### Alıştırma görevi A
Aşağıdaki satırlarda "In this picture, of" ifadesinin geçtiği satırla başlayıp "8313 millimetres" ifadesinin geçtiği satırla biten kısmı, iki uç da dahil olmak üzere numaralı bir listeye dök. Boş satırları listeye alma.

### Belge bölümü

Cem Yılmaz'ın filmini izleyenler çıkışta birbirlerine bunu soruyor
Abone olCem Yılmaz'ın yeni filmi 'Arif V 216' ilk 3 gün 1 milyon 331 bin 691 kişiyi sinema salonlarına çekerek rekor kırdı. Ancak gülüp eğlenmek için filme gidip hayal kırıklığı yaşayanlar da var.
Cem Yılmaz'ın son filmi 'Arif V 216' filmini hafta sonu izleyen
Habertürk magazin muhabiri Esin Övet, çıkışta izleyicilerin
'"Cem Yılmaz bizimle dalga mı geçiyor?" sorusunu
birbirine sorduğunu aktardı. Cem Yılmaz'ın filmi 'Arif V 216'
izlemeye gidenler umduklarını bulamıyor. Magazin yazarları ve
televizyon eleştirmenleri yaşadıkları hüsranı köşe yazılarında dile
getiriyor. Habertürk Gazetesi'nden Esin Övet'in, "İki Film, İki
Analiz" başlıklı yazısından ilgili bölüm şöyle:
SEN MAALESEF İYİ DURMUYORSUN: "Film genel
anlamda iyi düşünülmüş. Fakat film bittikten sonra salonun
genelinde derin bir sessizlik vardı. Coşkudan eser yoktu. Hatta
birçok kişi 'Cem Yılmaz bizimle dalga mı geçiyor?' sorusunu
birbirine soruyordu. Pazar günü 16.10 seansına girdim. İzleyenlerin
fikri, genel izlenimim, vardığım kanı ve çıkardığım sonuç
şudur:
Cem Yılmaz sen filmlerde oynama. Sen stand-up yap. Ya da film yaz.

### Alıştırma görevi B
Cem Yılmaz'ın 'Arif V 216' filmiyle ilgili haberin devamını yaz.

### Kayıtlı satırlar
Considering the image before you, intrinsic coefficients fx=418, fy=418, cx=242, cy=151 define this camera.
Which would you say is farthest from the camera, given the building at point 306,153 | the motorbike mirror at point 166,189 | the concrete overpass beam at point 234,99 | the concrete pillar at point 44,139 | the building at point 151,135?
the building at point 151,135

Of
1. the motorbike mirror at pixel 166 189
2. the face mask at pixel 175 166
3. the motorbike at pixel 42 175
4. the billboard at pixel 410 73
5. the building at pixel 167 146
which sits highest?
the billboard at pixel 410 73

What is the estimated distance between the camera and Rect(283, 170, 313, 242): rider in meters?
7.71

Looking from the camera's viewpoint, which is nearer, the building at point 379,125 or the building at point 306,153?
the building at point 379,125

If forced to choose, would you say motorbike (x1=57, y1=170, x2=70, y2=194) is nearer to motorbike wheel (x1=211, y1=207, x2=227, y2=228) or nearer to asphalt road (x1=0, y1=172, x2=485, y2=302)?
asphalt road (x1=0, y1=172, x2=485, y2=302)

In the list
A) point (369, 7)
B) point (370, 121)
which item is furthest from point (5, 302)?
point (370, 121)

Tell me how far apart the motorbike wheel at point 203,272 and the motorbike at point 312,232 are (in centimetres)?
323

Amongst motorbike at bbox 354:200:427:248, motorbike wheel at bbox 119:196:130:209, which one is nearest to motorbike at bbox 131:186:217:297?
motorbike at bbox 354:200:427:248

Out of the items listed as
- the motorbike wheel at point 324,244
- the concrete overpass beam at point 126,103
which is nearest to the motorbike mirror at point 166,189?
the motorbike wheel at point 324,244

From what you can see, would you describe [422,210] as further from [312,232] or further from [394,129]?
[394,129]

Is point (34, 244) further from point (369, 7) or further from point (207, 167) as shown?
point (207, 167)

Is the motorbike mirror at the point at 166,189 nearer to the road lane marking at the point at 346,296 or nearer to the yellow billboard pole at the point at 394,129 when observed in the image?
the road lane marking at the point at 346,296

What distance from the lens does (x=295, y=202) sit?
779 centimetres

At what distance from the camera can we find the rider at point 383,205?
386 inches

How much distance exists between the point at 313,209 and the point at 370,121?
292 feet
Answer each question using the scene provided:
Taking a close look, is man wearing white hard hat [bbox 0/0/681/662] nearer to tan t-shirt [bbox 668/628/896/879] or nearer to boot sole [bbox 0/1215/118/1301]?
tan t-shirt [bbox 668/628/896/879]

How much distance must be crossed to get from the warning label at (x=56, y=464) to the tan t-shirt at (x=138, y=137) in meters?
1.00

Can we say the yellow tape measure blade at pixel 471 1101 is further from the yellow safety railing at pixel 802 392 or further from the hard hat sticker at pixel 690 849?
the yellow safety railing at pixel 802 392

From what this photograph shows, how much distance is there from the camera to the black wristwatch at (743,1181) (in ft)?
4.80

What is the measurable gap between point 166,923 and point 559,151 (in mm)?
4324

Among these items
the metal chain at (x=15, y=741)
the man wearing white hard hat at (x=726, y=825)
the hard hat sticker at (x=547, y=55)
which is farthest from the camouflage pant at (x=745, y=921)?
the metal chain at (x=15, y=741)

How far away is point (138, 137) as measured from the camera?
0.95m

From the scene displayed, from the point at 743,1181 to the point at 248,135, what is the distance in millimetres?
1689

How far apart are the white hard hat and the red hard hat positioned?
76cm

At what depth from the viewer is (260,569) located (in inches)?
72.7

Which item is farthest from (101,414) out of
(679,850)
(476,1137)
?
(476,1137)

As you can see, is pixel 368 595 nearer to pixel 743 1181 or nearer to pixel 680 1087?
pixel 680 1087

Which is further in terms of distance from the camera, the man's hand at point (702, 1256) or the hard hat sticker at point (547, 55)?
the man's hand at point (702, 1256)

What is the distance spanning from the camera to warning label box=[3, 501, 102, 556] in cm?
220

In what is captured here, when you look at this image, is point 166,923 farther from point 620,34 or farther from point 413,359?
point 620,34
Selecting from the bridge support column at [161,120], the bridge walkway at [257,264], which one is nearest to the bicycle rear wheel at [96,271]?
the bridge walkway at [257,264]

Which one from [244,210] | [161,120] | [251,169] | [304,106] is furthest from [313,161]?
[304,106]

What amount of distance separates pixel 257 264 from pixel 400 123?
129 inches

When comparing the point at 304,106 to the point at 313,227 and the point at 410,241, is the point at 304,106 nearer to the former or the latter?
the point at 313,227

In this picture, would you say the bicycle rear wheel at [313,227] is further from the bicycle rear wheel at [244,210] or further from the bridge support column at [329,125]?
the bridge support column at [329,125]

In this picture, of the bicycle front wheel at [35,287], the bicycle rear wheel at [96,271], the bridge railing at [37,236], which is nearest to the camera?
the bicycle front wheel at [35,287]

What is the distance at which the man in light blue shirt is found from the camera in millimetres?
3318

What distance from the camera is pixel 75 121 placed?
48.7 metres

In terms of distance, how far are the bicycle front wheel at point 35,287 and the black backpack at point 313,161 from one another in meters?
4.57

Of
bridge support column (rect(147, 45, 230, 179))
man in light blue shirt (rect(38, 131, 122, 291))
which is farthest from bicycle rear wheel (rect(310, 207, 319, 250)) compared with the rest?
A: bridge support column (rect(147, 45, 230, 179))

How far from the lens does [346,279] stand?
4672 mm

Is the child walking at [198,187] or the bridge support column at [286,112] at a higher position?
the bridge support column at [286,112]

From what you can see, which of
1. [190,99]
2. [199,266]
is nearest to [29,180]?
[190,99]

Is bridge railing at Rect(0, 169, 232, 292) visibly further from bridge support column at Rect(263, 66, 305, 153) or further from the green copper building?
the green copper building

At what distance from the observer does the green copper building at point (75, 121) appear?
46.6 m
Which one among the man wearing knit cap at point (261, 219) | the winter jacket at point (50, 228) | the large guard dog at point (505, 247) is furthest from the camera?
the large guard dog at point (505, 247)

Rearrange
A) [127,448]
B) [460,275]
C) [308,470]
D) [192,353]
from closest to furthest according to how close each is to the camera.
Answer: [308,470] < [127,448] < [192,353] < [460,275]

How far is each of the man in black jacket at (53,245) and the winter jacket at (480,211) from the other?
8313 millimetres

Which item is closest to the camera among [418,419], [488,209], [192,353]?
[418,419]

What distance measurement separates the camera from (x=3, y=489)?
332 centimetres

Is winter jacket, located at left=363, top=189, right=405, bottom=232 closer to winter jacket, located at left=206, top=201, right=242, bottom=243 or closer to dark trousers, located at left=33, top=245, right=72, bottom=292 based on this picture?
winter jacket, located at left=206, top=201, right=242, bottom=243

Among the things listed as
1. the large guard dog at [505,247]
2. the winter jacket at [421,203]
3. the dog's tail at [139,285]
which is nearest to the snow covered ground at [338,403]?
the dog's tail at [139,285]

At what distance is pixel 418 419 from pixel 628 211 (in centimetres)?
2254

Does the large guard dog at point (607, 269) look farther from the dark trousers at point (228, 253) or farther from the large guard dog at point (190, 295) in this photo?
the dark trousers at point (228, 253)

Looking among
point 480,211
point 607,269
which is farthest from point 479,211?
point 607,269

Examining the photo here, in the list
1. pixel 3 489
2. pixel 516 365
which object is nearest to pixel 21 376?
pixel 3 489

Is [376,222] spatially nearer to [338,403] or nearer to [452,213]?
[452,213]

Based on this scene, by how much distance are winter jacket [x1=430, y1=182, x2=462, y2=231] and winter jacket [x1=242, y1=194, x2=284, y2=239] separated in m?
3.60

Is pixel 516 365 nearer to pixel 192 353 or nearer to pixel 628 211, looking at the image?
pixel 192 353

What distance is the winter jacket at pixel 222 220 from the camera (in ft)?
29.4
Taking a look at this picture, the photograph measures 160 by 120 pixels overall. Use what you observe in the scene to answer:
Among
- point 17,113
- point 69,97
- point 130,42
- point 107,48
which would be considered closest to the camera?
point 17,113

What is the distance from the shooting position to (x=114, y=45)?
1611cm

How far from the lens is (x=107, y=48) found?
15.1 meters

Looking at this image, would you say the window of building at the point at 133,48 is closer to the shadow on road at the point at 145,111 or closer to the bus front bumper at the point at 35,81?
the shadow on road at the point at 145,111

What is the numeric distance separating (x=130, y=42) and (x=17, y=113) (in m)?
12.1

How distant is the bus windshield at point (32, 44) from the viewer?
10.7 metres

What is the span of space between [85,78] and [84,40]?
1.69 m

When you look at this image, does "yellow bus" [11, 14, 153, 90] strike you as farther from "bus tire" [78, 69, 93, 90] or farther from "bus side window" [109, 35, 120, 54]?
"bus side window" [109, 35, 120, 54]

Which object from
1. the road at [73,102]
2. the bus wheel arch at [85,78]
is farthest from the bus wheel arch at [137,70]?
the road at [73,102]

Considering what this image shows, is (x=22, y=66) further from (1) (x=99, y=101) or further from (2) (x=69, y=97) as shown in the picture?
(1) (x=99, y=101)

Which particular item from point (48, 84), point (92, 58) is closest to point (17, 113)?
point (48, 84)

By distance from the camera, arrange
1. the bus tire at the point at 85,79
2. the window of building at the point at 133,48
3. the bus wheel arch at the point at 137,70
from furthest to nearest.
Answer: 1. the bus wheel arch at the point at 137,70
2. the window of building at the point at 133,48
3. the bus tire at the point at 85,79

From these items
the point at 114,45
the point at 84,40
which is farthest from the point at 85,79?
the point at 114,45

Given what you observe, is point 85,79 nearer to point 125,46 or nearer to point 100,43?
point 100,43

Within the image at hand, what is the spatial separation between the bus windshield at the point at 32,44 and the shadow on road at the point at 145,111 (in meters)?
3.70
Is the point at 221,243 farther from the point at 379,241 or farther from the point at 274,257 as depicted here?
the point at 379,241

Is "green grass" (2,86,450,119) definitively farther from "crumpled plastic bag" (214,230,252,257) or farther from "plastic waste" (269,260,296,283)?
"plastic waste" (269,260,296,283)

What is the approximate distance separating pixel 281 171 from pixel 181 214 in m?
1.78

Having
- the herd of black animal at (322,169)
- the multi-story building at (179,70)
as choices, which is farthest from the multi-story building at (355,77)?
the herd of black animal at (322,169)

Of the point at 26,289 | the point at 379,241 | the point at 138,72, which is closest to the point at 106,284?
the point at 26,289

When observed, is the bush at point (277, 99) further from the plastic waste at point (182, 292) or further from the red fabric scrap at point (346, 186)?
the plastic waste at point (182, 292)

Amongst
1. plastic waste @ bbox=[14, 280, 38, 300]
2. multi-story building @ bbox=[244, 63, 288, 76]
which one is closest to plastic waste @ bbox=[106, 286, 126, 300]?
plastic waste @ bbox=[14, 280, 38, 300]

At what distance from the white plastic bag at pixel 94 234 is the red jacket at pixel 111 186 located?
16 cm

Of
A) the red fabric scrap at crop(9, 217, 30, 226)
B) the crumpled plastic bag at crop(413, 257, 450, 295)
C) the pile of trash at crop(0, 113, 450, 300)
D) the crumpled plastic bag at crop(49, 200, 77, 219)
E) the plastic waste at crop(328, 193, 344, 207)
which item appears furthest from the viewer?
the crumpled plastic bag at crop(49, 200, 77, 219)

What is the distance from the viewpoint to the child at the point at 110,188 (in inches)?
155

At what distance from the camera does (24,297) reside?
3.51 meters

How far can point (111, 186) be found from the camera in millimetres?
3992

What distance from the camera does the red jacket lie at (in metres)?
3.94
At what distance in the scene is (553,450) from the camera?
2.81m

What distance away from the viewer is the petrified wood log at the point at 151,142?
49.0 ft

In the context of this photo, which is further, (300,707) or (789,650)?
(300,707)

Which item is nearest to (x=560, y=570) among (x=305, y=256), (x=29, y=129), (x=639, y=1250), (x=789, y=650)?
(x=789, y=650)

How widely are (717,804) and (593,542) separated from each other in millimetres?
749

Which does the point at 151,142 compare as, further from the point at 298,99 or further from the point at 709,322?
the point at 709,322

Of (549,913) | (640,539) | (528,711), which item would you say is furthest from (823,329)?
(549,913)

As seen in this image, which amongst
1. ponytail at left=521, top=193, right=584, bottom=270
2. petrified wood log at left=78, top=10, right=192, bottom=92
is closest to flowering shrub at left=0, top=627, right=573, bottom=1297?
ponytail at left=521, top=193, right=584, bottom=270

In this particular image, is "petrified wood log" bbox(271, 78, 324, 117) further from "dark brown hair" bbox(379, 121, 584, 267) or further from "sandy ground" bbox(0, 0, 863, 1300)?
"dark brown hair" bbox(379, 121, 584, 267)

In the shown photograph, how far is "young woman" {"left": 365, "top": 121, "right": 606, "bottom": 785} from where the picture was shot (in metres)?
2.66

### Alıştırma sonucu A
1. In this picture, of the bicycle front wheel at [35,287], the bicycle rear wheel at [96,271], the bridge railing at [37,236], which is nearest to the camera?
2. the bicycle front wheel at [35,287]
3. What is the distance at which the man in light blue shirt is found from the camera in millimetres?
4. 3318
5. What distance from the camera is pixel 75 121 placed?
6. 48.7 metres
7. In terms of distance, how far are the bicycle front wheel at point 35,287 and the black backpack at point 313,161 from one another in meters?
8. 4.57
9. Of
10. bridge support column (rect(147, 45, 230, 179))
11. man in light blue shirt (rect(38, 131, 122, 291))
12. which is farthest from bicycle rear wheel (rect(310, 207, 319, 250)) compared with the rest?
13. A: bridge support column (rect(147, 45, 230, 179))
14. How far from the lens does [346,279] stand?
15. 4672 mm
16. Is the child walking at [198,187] or the bridge support column at [286,112] at a higher position?
17. the bridge support column at [286,112]
18. From what you can see, which of
19. 1. [190,99]
20. 2. [199,266]
21. is nearest to [29,180]?
22. [190,99]
23. Is bridge railing at Rect(0, 169, 232, 292) visibly further from bridge support column at Rect(263, 66, 305, 153) or further from the green copper building?
24. the green copper building
25. At what distance from the observer does the green copper building at point (75, 121) appear?
26. 46.6 m
27. Which one among the man wearing knit cap at point (261, 219) | the winter jacket at point (50, 228) | the large guard dog at point (505, 247) is furthest from the camera?
28. the large guard dog at point (505, 247)
29. Rearrange
30. A) [127,448]
31. B) [460,275]
32. C) [308,470]
33. D) [192,353]
34. from closest to furthest according to how close each is to the camera.
35. Answer: [308,470] < [127,448] < [192,353] < [460,275]
36. How far is each of the man in black jacket at (53,245) and the winter jacket at (480,211) from the other?
37. 8313 millimetres

### Alıştırma sonucu B
Evet yaz. 'Arif V 216'da iyi olan çok şey var. Bu iyi olan
şeylerin yanında sen maalesef iyi durmuyorsun. Filmin sonunda
akılda kalan sürekli mesaj veren, sanki oynamak için çok tekrar
yapmış bir Cem Yılmaz oluyor. Cem Yılmaz'ın 'Bu benim hikâyem
kardeşim, ister beğenirsiniz ister beğenmezsiniz' kısmını üzgünüm
ama artık geçmesi şart. Çünkü millet Cem Yılmaz'la gülmek, eğlenmek
istiyor. Bence bunu artık kabul etmesi ve bu konuyla barışması
şart. Hatta gel barışalım Cem Yılmaz."
KİMSENİN KAHKAHA ATTĞINI DUYMADIM: Öte yandan Sabah gazetesi yazarı Yüksel Aytuğ'un dün Cem Yılmaz'ın filmiyle ilgili eleştirisi dikkat çekmişti. İşte Aytuğ'un o yazısı:
"'Cem'in muazzam bir PR çalışmasıyla perdeye sürdüğü 'Arif V
216'dan yine hayal kırıklığıyla ayrıldım. Cem, filmini köpürtüp
beklentiyi yükselttikçe hayal kırıklığımın dalga boyu da artıyor ne
yazık ki...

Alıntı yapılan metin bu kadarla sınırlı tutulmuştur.